== Data extract

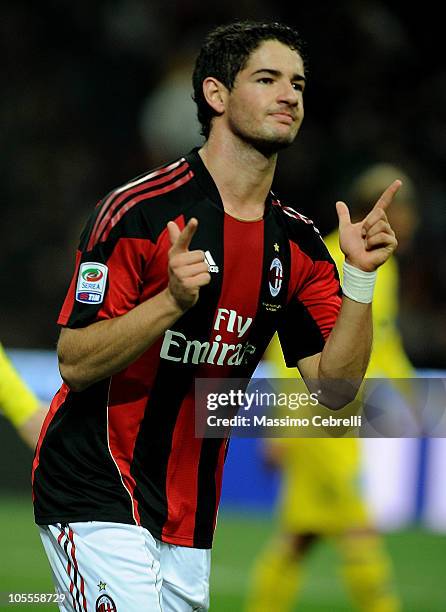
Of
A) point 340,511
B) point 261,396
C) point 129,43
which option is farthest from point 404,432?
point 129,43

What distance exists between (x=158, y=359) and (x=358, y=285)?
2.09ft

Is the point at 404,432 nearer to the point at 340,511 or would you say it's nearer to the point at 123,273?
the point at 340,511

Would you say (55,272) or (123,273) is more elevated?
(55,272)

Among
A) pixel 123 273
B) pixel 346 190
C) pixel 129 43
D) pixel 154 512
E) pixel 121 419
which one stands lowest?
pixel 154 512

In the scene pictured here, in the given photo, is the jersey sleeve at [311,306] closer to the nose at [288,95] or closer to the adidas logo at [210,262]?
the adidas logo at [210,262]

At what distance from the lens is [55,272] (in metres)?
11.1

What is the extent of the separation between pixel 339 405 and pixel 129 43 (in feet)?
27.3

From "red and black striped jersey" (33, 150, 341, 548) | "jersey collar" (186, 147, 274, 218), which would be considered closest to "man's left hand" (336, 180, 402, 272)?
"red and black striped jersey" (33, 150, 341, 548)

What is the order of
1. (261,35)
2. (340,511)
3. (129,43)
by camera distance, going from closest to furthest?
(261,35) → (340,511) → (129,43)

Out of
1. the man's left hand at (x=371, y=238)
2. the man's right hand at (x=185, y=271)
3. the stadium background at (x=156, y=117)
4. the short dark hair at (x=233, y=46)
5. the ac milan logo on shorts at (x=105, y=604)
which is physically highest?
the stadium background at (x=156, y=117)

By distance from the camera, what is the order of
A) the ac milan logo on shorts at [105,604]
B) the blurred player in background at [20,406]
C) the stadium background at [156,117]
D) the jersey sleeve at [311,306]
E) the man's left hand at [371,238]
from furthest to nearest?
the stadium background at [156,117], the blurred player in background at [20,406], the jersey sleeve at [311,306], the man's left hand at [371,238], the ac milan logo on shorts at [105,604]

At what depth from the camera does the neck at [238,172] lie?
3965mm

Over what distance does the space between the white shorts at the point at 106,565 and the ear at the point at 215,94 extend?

====

Write out only the final block of lines, starting at the line with "By distance from" and running to the end of the material.

● **Result of the exercise**
By distance from the camera, what is the order of
A) the ac milan logo on shorts at [105,604]
B) the blurred player in background at [20,406]
C) the stadium background at [156,117]
D) the jersey sleeve at [311,306]
E) the man's left hand at [371,238]
from furthest to nearest?
the stadium background at [156,117], the blurred player in background at [20,406], the jersey sleeve at [311,306], the man's left hand at [371,238], the ac milan logo on shorts at [105,604]

At what depth from the camera does the neck at [238,172] lie?
3965mm

Over what distance does the space between the white shorts at the point at 106,565 and the ear at the point at 215,94 extend?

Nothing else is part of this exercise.